Die Willkürrüge scheitert gemäss Bundesgericht im Weiteren daran, dass sich der Beschwerdeführer mit den nachfolgend aufgeführten Gründen, die laut Vorinstanz für die Glaubhaftigkeit der Darstellung der Beschwerdegegnerin 2 sprechen, nicht auseinandersetzt (E.4.3.2 a.A.).

Das Bundesgericht kommt im Urteil 7B_202/2022, 7B_203/2022 vom 18. Oktober 2023 zu folgendem Resultat:

«Auch wenn sie einzelne Elemente anders hätte gewichten können, ist es im Resultat nicht willkürlich, wenn die Vorinstanz in einer Gesamtbetrachtung auf die Aussagen der Beschwerdegegnerin 2 abstellt und den angeklagten Sachverhalt als erstellt erachtet. Die Beschwerde des Beschwerdeführers 2 bleibt entsprechend ohne Erfolg.» (E.4.3.3)

Zur Rüge von qualifizierten Tatbeständen (der Oberstaatsanwaltschaft)

Die Beschwerde der Beschwerdeführerin 1 beschlägt vor Bundesgericht die rechtliche Würdigung der Geschehnisse. Sie verlangt eine Bestrafung wegen qualifizierter Vergewaltigung und qualifizierter sexueller Nötigung, da das Merkmal der Grausamkeit erfüllt sei. (E.5).

Da die Qualifikation der Grausamkeit auch vom subjektiven Tatbestand erfasst werden muss und nur mit Zurückhaltung anzunehmen ist, ist sie mit der Vorinstanz, wenn auch knapp, zu verneinen, erklärt das Bundesgericht hierzu u.a. (E.5.3 a.E.).

Das Bundesgericht wies beide Beschwerden ab (E.6).

**Extrahiertes Material:**
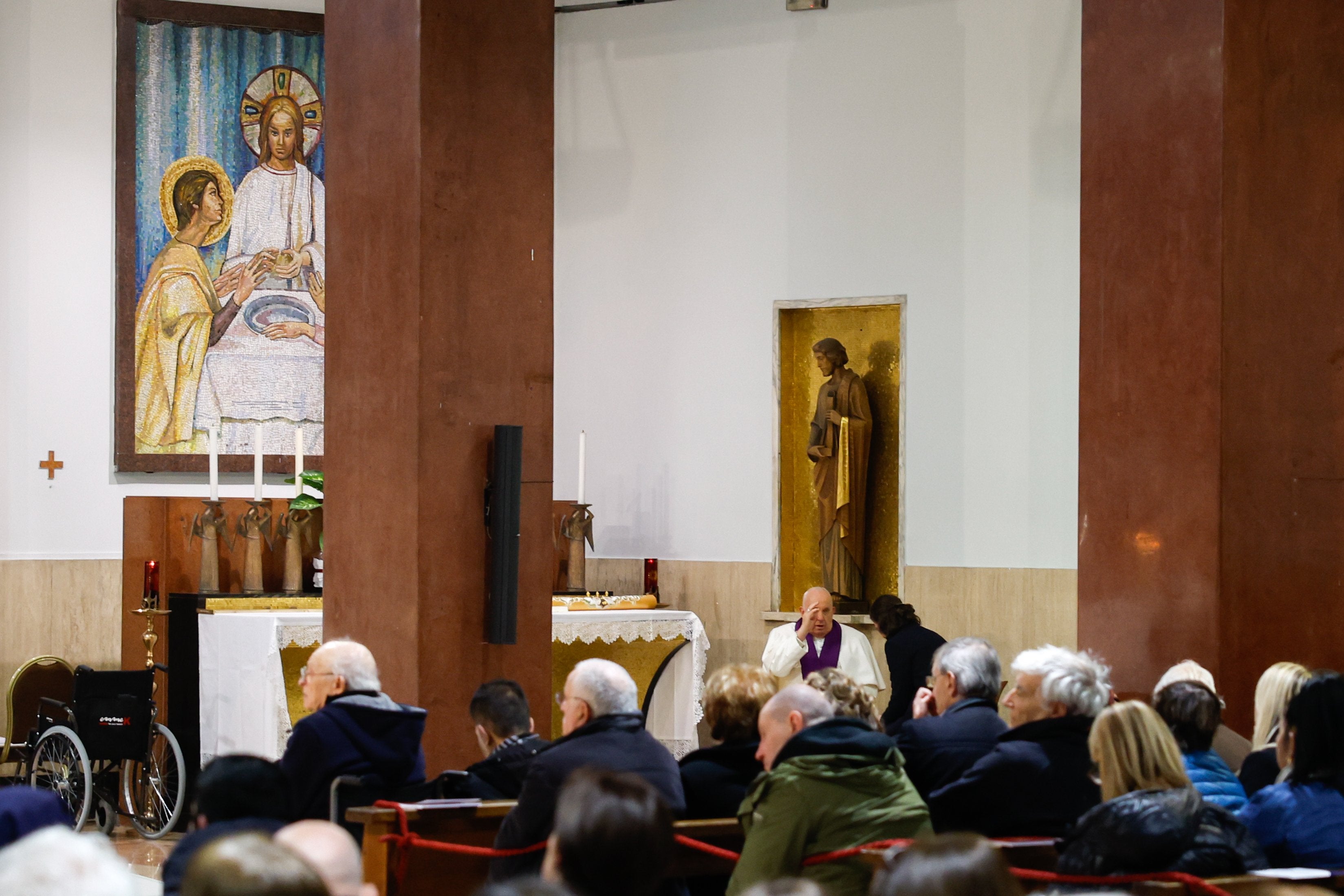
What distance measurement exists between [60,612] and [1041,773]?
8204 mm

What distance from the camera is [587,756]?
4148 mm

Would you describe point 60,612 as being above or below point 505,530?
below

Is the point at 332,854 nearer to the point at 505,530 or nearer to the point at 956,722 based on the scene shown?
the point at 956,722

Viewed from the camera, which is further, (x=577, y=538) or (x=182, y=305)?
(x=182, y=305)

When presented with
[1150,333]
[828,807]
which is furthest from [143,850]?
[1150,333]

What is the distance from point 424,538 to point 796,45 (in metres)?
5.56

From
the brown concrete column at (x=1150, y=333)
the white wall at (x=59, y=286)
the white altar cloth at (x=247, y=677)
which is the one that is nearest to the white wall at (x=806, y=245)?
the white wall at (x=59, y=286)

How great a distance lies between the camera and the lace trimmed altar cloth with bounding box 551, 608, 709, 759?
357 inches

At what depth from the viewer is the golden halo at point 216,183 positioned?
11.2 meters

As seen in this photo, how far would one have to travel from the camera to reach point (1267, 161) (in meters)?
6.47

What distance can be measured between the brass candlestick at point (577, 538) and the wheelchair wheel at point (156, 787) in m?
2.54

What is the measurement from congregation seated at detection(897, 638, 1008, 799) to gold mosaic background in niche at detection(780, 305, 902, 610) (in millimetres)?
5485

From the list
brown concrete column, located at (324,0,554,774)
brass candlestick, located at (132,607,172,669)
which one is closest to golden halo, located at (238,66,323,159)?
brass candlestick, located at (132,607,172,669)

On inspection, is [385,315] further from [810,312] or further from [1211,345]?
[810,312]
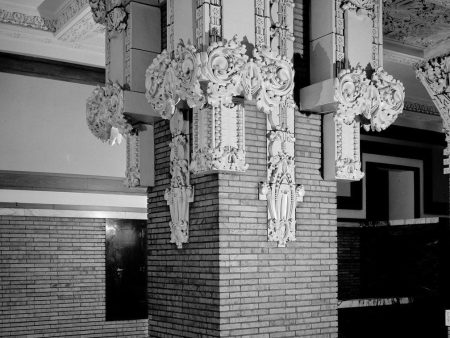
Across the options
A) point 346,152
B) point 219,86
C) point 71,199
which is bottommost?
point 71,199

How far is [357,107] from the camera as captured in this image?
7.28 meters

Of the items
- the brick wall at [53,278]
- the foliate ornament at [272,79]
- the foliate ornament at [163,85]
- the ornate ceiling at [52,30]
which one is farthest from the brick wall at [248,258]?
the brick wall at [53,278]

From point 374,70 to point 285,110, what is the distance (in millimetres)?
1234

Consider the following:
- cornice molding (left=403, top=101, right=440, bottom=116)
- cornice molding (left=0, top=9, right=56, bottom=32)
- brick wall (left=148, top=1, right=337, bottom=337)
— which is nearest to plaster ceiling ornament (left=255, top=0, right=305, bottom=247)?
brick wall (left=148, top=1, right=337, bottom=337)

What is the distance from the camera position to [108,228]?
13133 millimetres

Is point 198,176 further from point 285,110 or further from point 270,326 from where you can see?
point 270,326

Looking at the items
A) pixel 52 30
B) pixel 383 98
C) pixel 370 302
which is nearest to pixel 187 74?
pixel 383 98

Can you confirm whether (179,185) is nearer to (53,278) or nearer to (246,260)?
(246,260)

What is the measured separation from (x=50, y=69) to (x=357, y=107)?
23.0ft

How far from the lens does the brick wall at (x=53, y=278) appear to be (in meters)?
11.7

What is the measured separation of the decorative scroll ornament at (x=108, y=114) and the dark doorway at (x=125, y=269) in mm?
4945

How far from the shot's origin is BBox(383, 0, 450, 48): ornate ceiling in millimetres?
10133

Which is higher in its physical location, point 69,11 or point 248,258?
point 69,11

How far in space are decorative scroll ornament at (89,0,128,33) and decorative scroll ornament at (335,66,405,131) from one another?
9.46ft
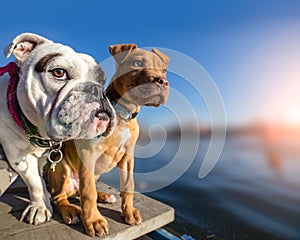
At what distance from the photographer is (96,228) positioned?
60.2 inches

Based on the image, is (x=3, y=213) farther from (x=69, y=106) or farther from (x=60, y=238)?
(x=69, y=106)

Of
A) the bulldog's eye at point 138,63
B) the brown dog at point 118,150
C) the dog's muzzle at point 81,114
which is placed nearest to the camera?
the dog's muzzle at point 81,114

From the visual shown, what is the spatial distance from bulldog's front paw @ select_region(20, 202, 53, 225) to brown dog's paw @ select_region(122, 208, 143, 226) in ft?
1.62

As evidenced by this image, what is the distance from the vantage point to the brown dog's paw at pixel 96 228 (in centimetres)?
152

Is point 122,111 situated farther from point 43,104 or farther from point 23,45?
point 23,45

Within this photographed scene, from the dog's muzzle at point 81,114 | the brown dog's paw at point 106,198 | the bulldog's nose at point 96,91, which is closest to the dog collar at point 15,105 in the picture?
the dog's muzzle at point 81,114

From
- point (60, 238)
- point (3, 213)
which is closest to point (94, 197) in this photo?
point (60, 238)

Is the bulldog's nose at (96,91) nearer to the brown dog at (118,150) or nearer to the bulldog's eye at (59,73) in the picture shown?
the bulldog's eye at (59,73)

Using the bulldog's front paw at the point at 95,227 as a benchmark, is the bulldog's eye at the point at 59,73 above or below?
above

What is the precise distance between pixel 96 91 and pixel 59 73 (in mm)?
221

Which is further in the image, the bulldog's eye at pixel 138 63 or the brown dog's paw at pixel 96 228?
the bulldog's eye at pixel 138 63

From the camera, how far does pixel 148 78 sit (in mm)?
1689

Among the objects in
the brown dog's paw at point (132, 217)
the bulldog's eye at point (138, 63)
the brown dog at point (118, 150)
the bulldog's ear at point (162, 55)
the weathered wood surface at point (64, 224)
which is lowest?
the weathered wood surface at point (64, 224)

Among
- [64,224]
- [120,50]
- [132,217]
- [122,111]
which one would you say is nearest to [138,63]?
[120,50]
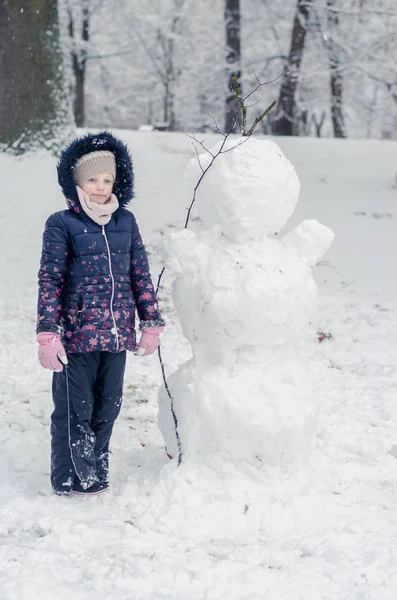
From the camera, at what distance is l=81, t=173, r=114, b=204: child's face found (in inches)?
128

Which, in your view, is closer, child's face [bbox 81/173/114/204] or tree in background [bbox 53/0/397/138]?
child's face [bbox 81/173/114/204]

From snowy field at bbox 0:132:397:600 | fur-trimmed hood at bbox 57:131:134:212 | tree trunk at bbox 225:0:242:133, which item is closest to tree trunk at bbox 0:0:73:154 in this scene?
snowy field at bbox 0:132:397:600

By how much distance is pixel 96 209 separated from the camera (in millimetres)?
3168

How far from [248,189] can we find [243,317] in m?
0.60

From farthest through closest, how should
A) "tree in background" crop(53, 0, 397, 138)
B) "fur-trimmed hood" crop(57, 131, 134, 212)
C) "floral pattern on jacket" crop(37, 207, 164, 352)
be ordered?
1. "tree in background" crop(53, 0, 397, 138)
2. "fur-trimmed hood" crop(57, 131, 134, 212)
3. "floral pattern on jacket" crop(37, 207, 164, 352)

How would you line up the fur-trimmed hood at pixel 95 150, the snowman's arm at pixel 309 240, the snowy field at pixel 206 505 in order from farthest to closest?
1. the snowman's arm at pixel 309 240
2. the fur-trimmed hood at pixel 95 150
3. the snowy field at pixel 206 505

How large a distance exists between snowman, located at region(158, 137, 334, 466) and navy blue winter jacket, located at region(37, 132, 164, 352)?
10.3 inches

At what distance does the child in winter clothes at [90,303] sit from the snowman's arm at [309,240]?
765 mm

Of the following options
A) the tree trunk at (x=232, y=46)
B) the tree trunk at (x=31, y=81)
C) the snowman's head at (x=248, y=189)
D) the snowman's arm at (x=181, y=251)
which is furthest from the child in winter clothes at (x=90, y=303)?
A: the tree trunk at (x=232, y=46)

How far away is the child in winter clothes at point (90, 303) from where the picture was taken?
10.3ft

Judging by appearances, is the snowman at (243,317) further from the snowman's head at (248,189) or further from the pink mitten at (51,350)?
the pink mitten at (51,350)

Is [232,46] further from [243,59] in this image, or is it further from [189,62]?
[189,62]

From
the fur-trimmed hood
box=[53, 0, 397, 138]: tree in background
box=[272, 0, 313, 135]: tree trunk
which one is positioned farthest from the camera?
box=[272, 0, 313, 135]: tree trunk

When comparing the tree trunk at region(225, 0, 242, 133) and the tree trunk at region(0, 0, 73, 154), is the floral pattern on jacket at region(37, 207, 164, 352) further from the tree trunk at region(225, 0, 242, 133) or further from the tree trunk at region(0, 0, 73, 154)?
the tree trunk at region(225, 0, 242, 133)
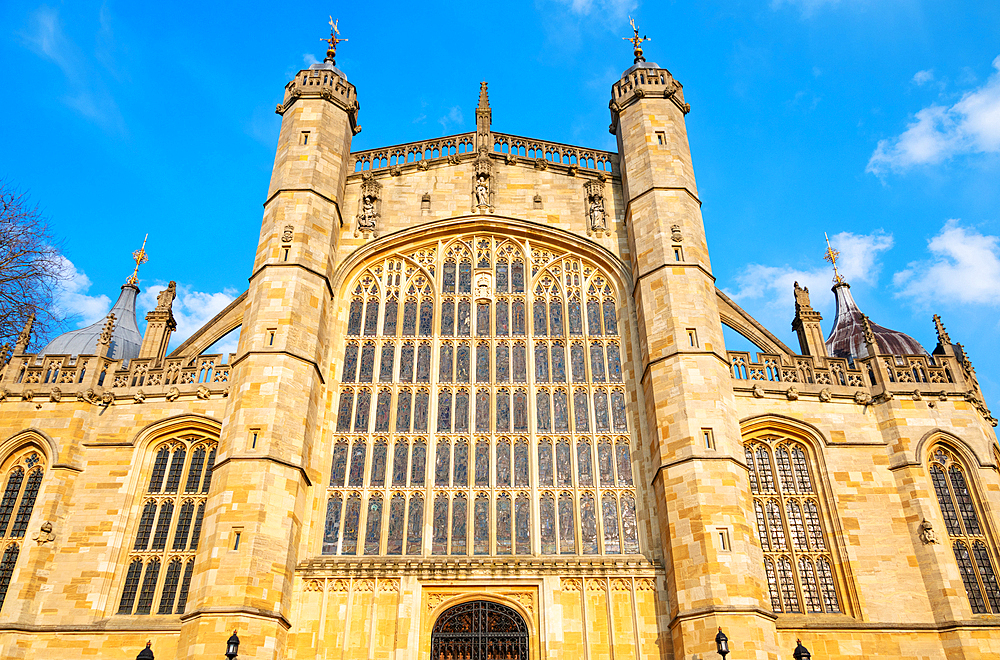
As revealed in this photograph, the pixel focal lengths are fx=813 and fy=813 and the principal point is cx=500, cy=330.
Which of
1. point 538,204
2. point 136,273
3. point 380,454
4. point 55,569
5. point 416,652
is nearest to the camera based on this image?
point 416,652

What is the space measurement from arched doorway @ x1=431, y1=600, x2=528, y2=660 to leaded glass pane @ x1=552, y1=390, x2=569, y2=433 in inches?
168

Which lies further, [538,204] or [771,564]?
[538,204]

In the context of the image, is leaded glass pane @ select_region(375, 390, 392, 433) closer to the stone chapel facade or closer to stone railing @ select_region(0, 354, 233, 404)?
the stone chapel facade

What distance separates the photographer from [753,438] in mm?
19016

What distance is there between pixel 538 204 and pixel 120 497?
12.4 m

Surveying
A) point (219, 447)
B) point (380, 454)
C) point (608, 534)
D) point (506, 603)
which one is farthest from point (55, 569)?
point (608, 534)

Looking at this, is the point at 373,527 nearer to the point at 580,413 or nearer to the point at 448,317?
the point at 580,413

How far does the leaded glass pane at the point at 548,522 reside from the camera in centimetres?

**Ihre Aufgabe:** Geben Sie den Textauszug zum Bundesgerichtsurteil zwischen „Die Willkürrüge scheitert“ und „Tatbeständen (der Oberstaatsanwaltschaft)“, beide eingeschlossen, erneut wieder. Ersetzen Sie dabei „Beschwerdegegnerin 2“ durch „Privatklägerin“.

**Antwort:**
Die Willkürrüge scheitert gemäss Bundesgericht im Weiteren daran, dass sich der Beschwerdeführer mit den nachfolgend aufgeführten Gründen, die laut Vorinstanz für die Glaubhaftigkeit der Darstellung der Privatklägerin sprechen, nicht auseinandersetzt (E.4.3.2 a.A.).

Das Bundesgericht kommt im Urteil 7B_202/2022, 7B_203/2022 vom 18. Oktober 2023 zu folgendem Resultat:

«Auch wenn sie einzelne Elemente anders hätte gewichten können, ist es im Resultat nicht willkürlich, wenn die Vorinstanz in einer Gesamtbetrachtung auf die Aussagen der Privatklägerin abstellt und den angeklagten Sachverhalt als erstellt erachtet. Die Beschwerde des Beschwerdeführers 2 bleibt entsprechend ohne Erfolg.» (E.4.3.3)

Zur Rüge von qualifizierten Tatbeständen (der Oberstaatsanwaltschaft)